Intentamos intervenir, reprendiéndola suavemente por sus maneras rudas, pero ella quería que Mugs la amara, y quería que Mugs la amara. ahora. El gato empezó a tomar represalias. Alma seguía a Mugs a una habitación mientras yo estaba en la cocina lavando los platos, por ejemplo, y de repente oía un grito desde el otro lado de la casa. Cuando corrí hacia Alma, tenía un corte rosa en la muñeca.
Aunque me da un poco de vergüenza admitirlo, Mugs la rascó varias veces más mientras estaba bajo mi vigilancia. Su padre y yo nunca consideramos realojar a ninguno de los gatos durante este período de agresión; Alma aprendió los límites bastante rápido y dejó de rascarse.
Cuando las cosas empezaron a cambiar
Mientras tanto, mientras veía a Alma y Mugs interactuar, sentí una mezcla confusa de emociones: extrañaba el amor puro e incondicional que solo puedes obtener de una mascota que has criado, pero también estaba enojado porque Mugs había aplastado a mi dulce niña a pesar de que sabía que solo estaba siguiendo sus instintos animales. Estaba desesperada por que todos simplemente se llevaran bien, pero nunca podría ser sencillo. La vida de los animales se había visto alterada y mi pequeño todavía se estaba adaptando a vivir con animales.
Pero aun así, nunca interferí en la progresión natural de su relación, excepto separarlos cuando pensé que Alma podría salir lastimada. Nunca obligué a Alma a acariciar a los gatos cuando no estaba de humor ni a jugar con ellos cuando preferían estar solos.

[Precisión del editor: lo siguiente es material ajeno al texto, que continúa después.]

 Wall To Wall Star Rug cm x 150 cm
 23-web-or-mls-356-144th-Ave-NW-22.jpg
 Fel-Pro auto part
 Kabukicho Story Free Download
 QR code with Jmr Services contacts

No puedo señalar un momento específico en el que supe que había habido un cambio. Alma creció y, aunque todavía tiene mucha energía y le gusta cantar a todo pulmón, empezó a escuchar cuando le pedíamos que fuera amable. Lo más importante es que empezó a comprender que hay recompensas si eres paciente y amable con tus mascotas.

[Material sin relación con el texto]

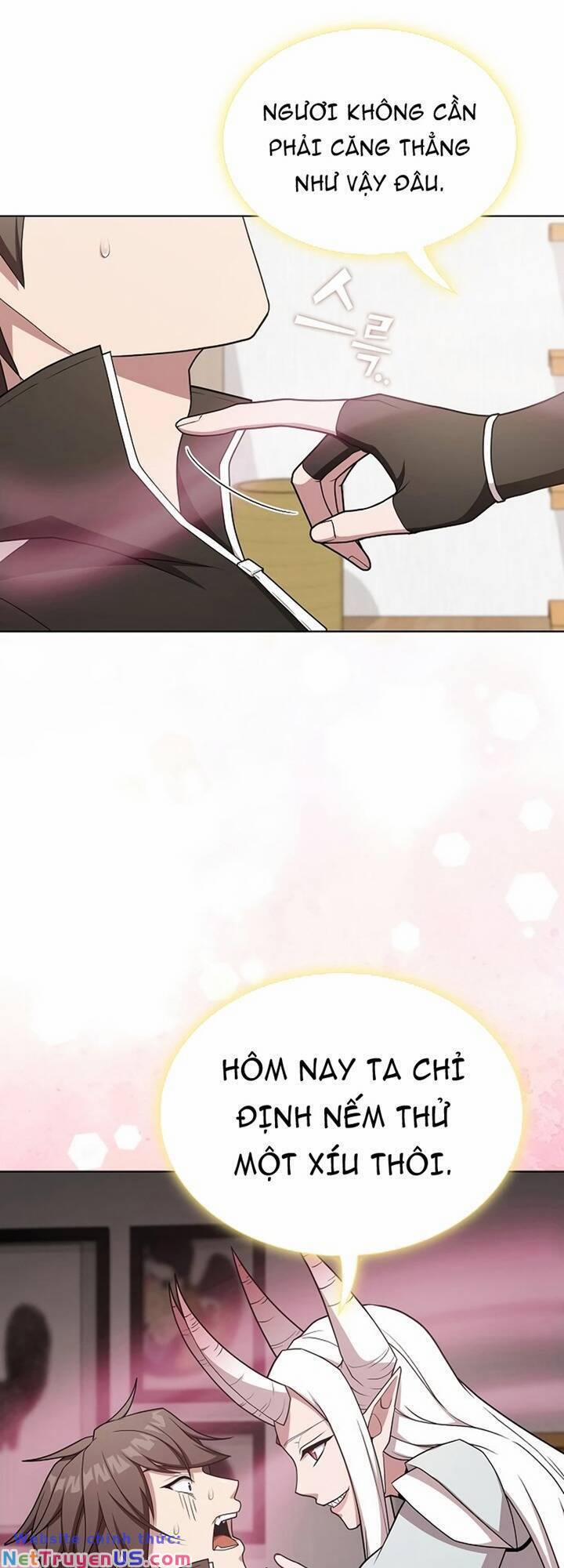 Tôi Là Người Chơi Leo Tháp Một Mình 171 trang 29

Los gatos se frotan cariñosamente contra tus piernas, te golpean los brazos con la cabeza cuando quieren que los acaricies, saltan en el sofá y se acurrucan a tu lado mientras miras tu programa favorito. Alma se parecía a sus padres y resultó ser tan amante de los gatos como nosotros. Ella aprecia estos momentos de afecto y ha modificado su comportamiento (esperando a que los gatos se acerquen a ella, por ejemplo, en lugar de perseguirlos por la sala de estar) para animarlos.

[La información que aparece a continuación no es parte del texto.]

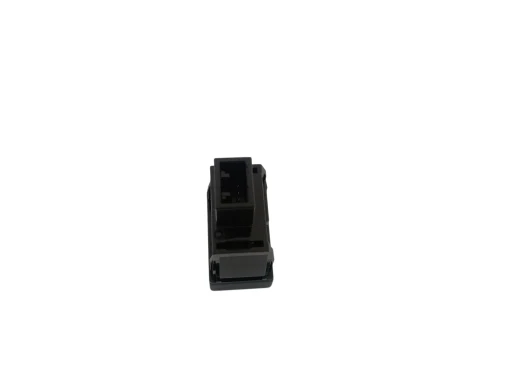 BOTAO REGULAGEM FAROL HONDA CITY HR-V 2022 2023/.. M63730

Finalmente se estableció un vínculo especial
Si bien los dos gatos de esmoquin todavía se muestran un poco reticentes a interactuar con Alma, Mugs se ha convertido en su mejor amiga. Cuando llora, Mugs entra trotando a la sala para ver cómo está con un empujón amistoso en el brazo. Durante el día, mientras Alma está en la escuela, ¿dónde quiere estar Mugs? Acurrucada en la mecedora de la habitación de Alma. Cuando llega la hora de despertarme por la mañana, Mugs espera a que abra la puerta del dormitorio de Alma para que ella también pueda darme los buenos días. ¿Y dónde duerme por las noches? Junto a Alma en su cama.
He observado esta transición con alegría y alivio. Enseñar a los niños a tratar a otras personas con respeto es un hecho, pero enseñarle a mi hija a respetar también a los animales siempre ha sido parte de mi filosofía de crianza.
Observé casi en tiempo real cómo Alma se dio cuenta de que incluso vale la pena ganarse su tolerancia, e hizo que esas semanas tensas y angustiosas en las que pensé que tal vez los gatos nunca la aceptarían, que tal vez ella no iba a convertirse en una amante de los gatos, valieran la pena.
¿Habría hecho algo diferente? Quizás no los habría dejado solos con tanta frecuencia. Pero al dejar que su relación progresara a su propio ritmo, sin forzarla ni apresurarla, aprendieron a amarse mutuamente en sus propios términos. Ahora Mugs, mi primera mascota, el gato que me convirtió en el gato incondicional que soy hoy, es su mascota, no mía. Y, sinceramente, nada podría hacerme más feliz.